Con el paso de los años la imagen es la misma: los obreros
que entran a la fábrica, nosotros en nuestras motos,
la laguna allá a lo lejos. Pero la vida pasa y es cierto
que nuestra rutina genera tedio y que a veces peleamos
entre nosotros y alguna trompada vuela en el aire.
Cuando ya no quede nadie con quien pelear y el hastío
haya podido más que el terror al trabajo, nos pararemos
afuera de la fábrica y saludaremos con nuestros cascos
amarillos de un lado al otro de la ruta, hacia la nada.

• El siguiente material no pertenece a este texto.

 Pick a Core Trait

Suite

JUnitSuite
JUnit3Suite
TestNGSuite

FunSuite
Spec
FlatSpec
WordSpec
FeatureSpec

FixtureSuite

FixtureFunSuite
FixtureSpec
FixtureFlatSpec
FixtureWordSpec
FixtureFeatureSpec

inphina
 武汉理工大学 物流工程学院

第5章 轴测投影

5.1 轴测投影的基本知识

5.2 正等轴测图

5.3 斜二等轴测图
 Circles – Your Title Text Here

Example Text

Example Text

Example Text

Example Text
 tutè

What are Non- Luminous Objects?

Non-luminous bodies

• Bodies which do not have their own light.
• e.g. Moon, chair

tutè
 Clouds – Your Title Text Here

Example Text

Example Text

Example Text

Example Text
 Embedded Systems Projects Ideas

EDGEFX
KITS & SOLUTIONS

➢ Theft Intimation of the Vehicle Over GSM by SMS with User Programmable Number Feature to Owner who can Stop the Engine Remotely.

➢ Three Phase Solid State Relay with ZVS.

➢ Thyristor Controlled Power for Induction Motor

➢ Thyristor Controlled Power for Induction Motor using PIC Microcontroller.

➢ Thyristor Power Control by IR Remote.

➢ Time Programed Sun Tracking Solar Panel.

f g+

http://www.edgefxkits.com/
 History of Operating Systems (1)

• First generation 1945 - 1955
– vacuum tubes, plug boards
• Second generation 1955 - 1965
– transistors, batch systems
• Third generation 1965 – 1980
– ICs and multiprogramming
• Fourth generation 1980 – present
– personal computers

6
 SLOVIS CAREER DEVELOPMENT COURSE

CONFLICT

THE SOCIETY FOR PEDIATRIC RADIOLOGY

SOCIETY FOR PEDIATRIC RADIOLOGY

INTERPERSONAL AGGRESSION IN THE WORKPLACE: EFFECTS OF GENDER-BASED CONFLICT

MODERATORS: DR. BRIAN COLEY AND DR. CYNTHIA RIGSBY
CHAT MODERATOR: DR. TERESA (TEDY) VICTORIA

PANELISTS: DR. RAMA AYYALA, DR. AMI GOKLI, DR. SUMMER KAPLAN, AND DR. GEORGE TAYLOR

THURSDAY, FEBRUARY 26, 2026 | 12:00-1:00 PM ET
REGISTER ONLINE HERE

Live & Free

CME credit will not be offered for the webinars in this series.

(En Frontera, editorial Vilnius, 2016)



Soy un hombre abandonado

en el fondo de un patio
dentro de los tapiales
que me contienen.
Muevo con mis manos
las ramas del naranjo
y cae la fruta madura
sobre el césped
con fuerza.
Una cosecha ejemplar,
si no fuera
porque el sol se ha ido
y la tierra se ha puesto lúgubre.
Aún así, tomo mis naranjas
y me pongo a resguardo,
agradecido.
El viento de tormenta
surge allá afuera
y en mí, una inquietud:
de qué estoy hecho
y qué pretende de mí
la naturaleza.
Por lo pronto, resta esperar
que después de las heladas
la fruta sea más dulce.



La primera vez en el mar,

me hundí en él
hasta el peligro.
Mientras me hacían señas
para que me acercara
o volviera,
yo sonreía
con el agua al cuello,
los brazos en alto.
De esa temporada volví a salvo
e incluso sobreviví
varios años.
Ahora me tapa la tierra
y no hay nadie en las costas.
Quedé en el mar
como en un reflejo.



Creció la maleza, allí


donde la joven sentada reía.
Desde que se mudó
ya no escuchamos su voz,
ahora tan solo vemos
a través de nuestros tapiales
las nuevas torres eléctricas.
Guardamos para nosotros
el recuerdo de su gracia
y como esos obreros
que cuelgan del aire
hacemos malabares
sobre el vacío.



Se movió el cielo

hacia lugares indómitos.
El río al que arrojé la caña
ya no refleja más
que un agujero negro,
preciso es moverse
hacia los costados.
Siempre debí buscar
el azul, lugares
más agradables.
Los perros corren
y esperan una presa,
luego caen al vacío.
No es una pesadilla,
presento como prueba
las escamas de los peces,
la línea del horizonte.



Fuimos bestias

al sol,
luego
el campo
se llenó de agua.
Pretendimos correr
con las escamas de los peces
en nuestras manos,
pero olvidamos los vestigios,
ahora tenemos lugares
donde morir
y colgar la ropa.
Hombres de antaño,
dígannos cómo
sobrevivir.
Y que la paz sea
con ustedes.







Diego Brando nació en Leones, Provincia de Córdoba el 29 de diciembre de 1987. Realizó estudios terciarios en el ISFD Mariano Moreno de Bell Ville, en donde se recibió de Profesor en Lengua y Literatura. A fines de 2016 publicó Frontera por Editorial Vilnius. Prepara su segundo libro mientras colabora en un laboratorio bioquímico.